* [Selection]:
= = = = = = =

The A.O. also held that the assessee was well aware of the commission income of Rs. 85,270/- received from M/s. Buniyad Retail Pvt. Ltd. before filing of return of income with the Revenue for the assessment year 2011-12 on 26/06/2011, but the assessee did not offer the same for taxation. Such income came to the notice of the A.O. through AIR information data-base only wherein it is shown as commission income. Since Commission income cannot be a capital receipt, the contention of the assessee was rejected by the A.O. Thus , the AO held that the assessee willfully concealed the income from the Revenue.

With respect to interest income of Rs.16,803/- , it was held by the AO that the assessee is a habitual tax evader and even for assessment year 2010-11 in the scrutiny assessment, Rs.8,947/- was added to the income of the assessee. There is no excuse of ignorance of law and it is a willful furnishing of in-accurate particulars of income.

The A.O. held that the assessee also failed to avail the opportunity of filing revised return u/s. 139(5) of the Act. The assessee also did not prefer any appeal against the above assessment order dated 30-08-2013 passed u/s 143(3) of the Act which shows that assessee has no objection for additions made to her income and has accepted that she has filed in accurate particulars of income. The AO held that the assessee case of penalty is covered under Explanation 1(B) to Section 271(1)(c) of the Act.The assessee being an educated person drawing salary of more than Rs.20 lacs was aware of consequences of falsifying the facts.

Thus, the A.O. levied maximum penalty u/s 271(1)(c) of the Act @ 300% of the tax so evaded i.e. Rs. 13,04,178/- on the assessee , vide penalty orders dated 20/02/2014 passed u/s 271(1)(c) of the Act.

= = = = = = =

* [Material provided]:
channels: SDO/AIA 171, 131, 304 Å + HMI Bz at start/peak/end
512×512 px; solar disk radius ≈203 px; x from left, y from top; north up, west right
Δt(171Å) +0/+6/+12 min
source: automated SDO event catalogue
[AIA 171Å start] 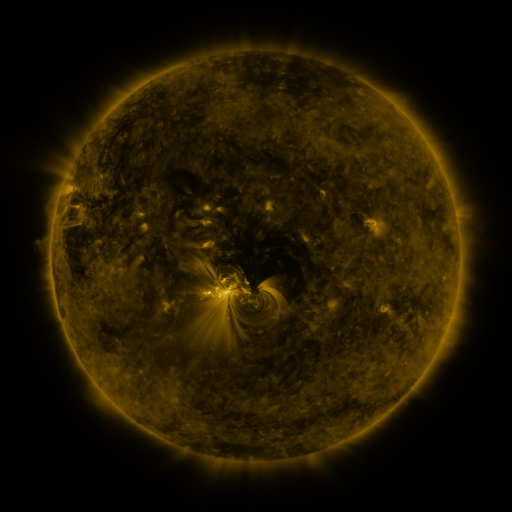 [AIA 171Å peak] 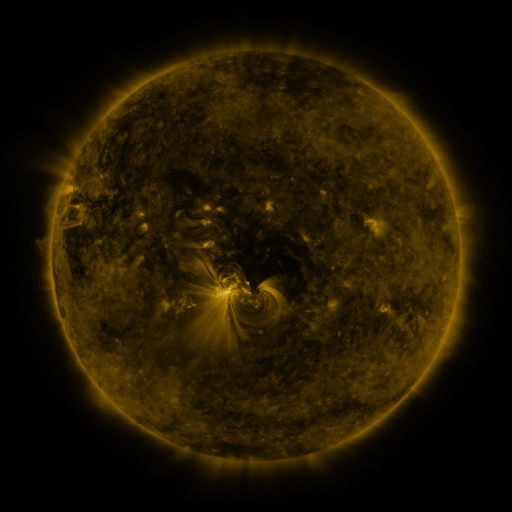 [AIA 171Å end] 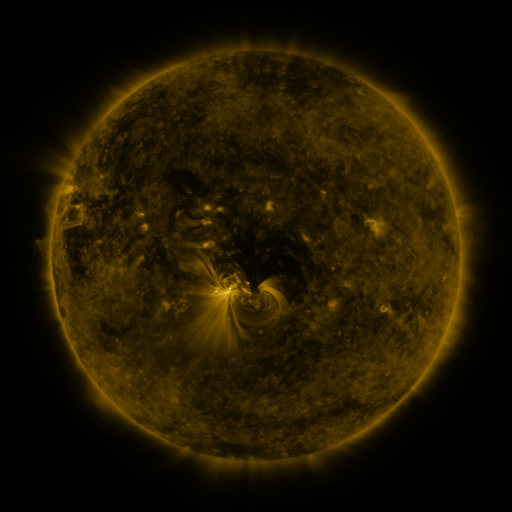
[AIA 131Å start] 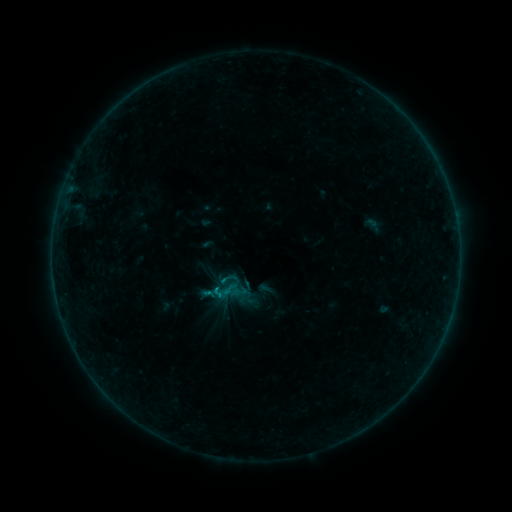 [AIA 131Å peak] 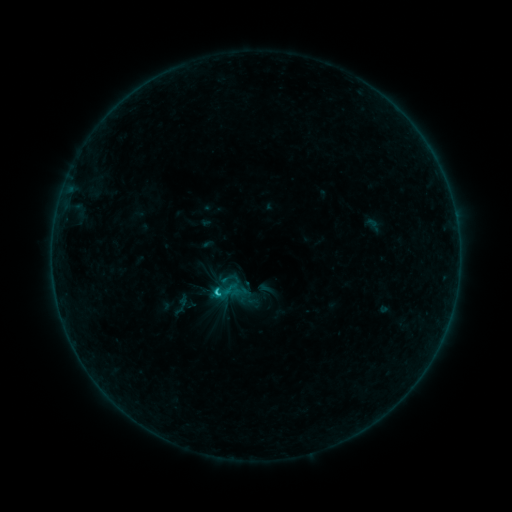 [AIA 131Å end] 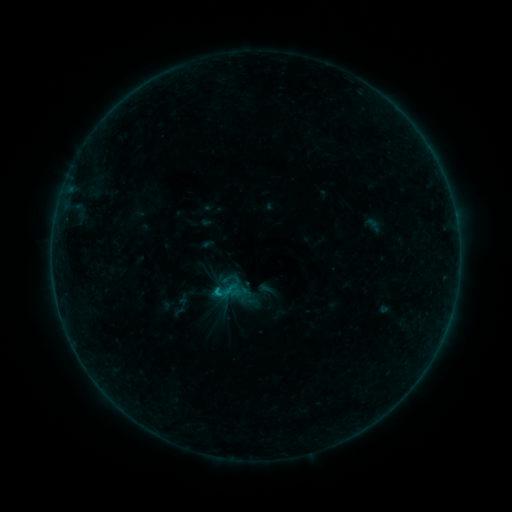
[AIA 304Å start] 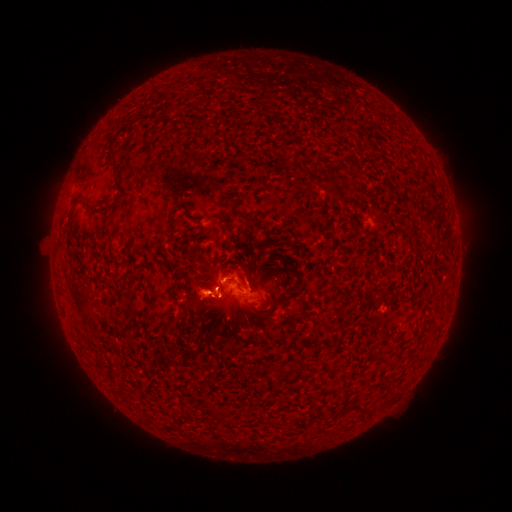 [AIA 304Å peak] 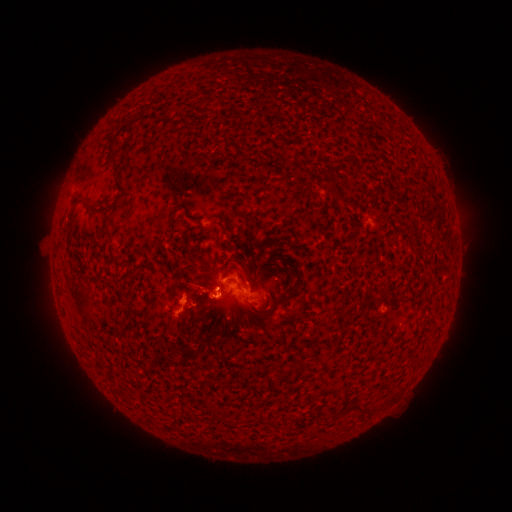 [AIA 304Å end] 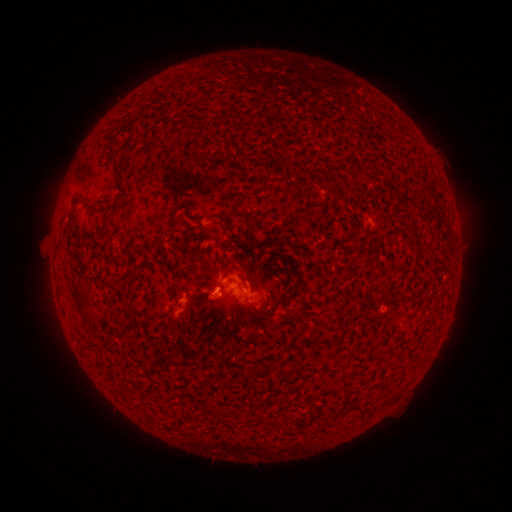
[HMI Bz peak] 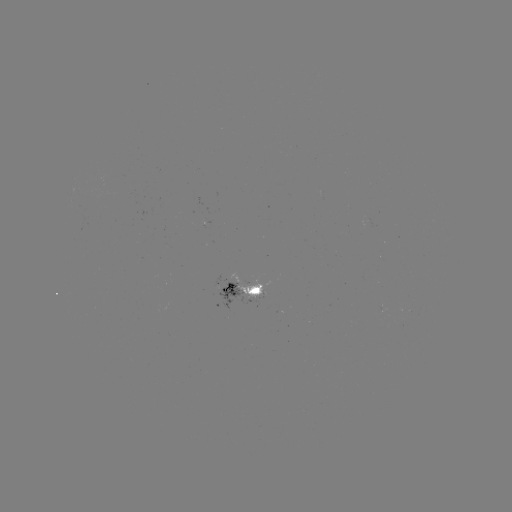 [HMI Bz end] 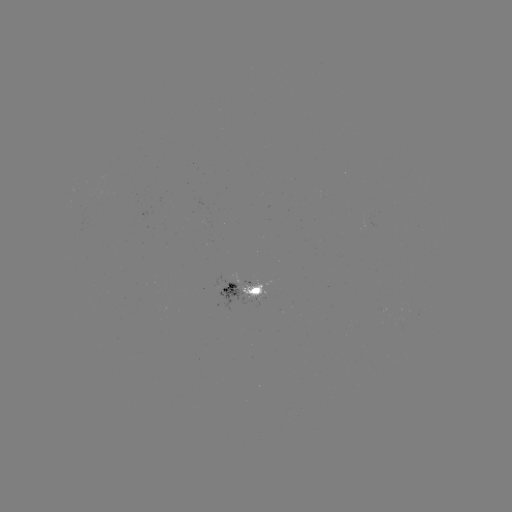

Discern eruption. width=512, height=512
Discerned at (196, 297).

= = = = = = =

* [Task set]:
1. In the tax penalty text, at what rate of the tax evaded did the A.O. levy the penalty?
2. Write out the stretch of the tax penalty text from "The A.O. also" through "from the Revenue.".

* [Solutions to each task]:
1. 300% of the tax evaded.

2.
The A.O. also held that the assessee was well aware of the commission income of Rs. 85,270/- received from M/s. Buniyad Retail Pvt. Ltd. before filing of return of income with the Revenue for the assessment year 2011-12 on 26/06/2011, but the assessee did not offer the same for taxation. Such income came to the notice of the A.O. through AIR information data-base only wherein it is shown as commission income. Since Commission income cannot be a capital receipt, the contention of the assessee was rejected by the A.O. Thus , the AO held that the assessee willfully concealed the income from the Revenue.